The achievement would best SpaceX’s turnaround time of 14 days, which came between two launches last year.

File photo of a Falcon 9 rocket on Cape Canaveral's Complex 40 launch pad. Credit: SpaceX
File photo of a Falcon 9 rocket on Cape Canaveral’s Complex 40 launch pad. Credit: SpaceX

SpaceX technicians rolled the two-stage Falcon 9 rocket into the hangar at Cape Canaveral’s Complex 40 launch pad hours after another Falcon 9 went up April 14 with a Dragon supply ship for the International Space Station.

Workers mechanically and electrically connected the two-stage rocket, completed final testing, and transferred the booster to the launch pad about 600 feet north of the horizontal assembly hangar for a customary prelaunch engine hotfire test Wednesday.

The first stage’s nine Merlin 1D engines fired for a few seconds as computers checked numerous parameters to verify the kerosene-fueled powerplants are ready for launch. The rocket remained affixed to the launch pad during the firing.

Ground teams returned the rocket to the hangar to receive the TurkmenAlem52E satellite, which was fueled with in-space maneuvering propellant and enclosed inside the Falcon 9’s 17-foot diameter nose cone in a nearby SpaceX payload processing facility.
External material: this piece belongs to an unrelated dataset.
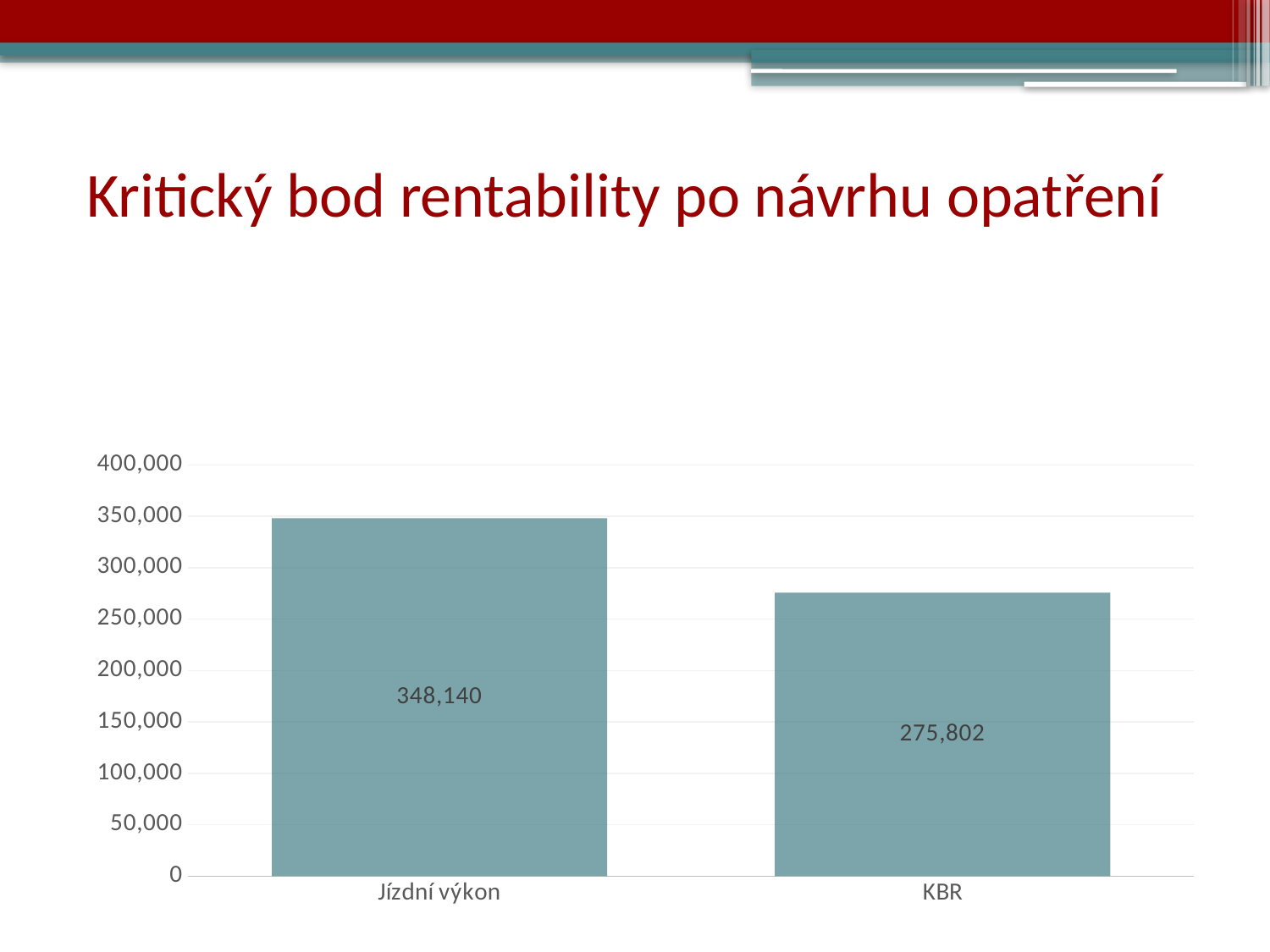
What is the value for Jízdní výkon? 348,140 How many categories are shown on the x axis? 2 What is the difference between the values for Jízdní výkon and KBR? 72,338 Is the value for KBR greater or less than 300,000? less Which category has the highest value? Jízdní výkon Is the value for Jízdní výkon greater or less than 300,000? greater What is the value for KBR? 275,802 Which is larger, the value for Jízdní výkon or the value for KBR? Jízdní výkon What kind of chart is shown on the slide? bar chart What is the title of the slide? Kritický bod rentability po návrhu opatření Do the values rise or fall from Jízdní výkon to KBR? fall Which category has the lowest value? KBR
Assembled in France by Thales Alenia Space, the spacecraft will be handed over to the government of Turkmenistan after launch to become the country’s first communications satellite.

The Falcon 9 will place the five-ton satellite into an elliptical transfer orbit, then the spacecraft will raise its altitude to 22,300 miles and slide into an operational position in geosynchronous orbit at 52 degrees east longitude.

The operating post will give the satellite coverage over Europe, Central Asia and Africa for its 15-year mission, according to Thales Alenia Space.

Monaco has rights to the 52 degrees east slot to be occupied by the Turkmen satellite. In exchange for permitting the spacecraft to reside there, Monaco’s government secured the use of 12 Ku-band transponders on the satellite.

Luxembourg-based satellite operator SES signed an agreement with Space Systems International Monaco, an entity licensed by Monaco’s government, to commercialize the 12 Ku-band transponders.

The hefty payload and high-altitude destination for Monday’s mission will prevent SpaceX from attempting a recovery of the Falcon 9’s first stage booster.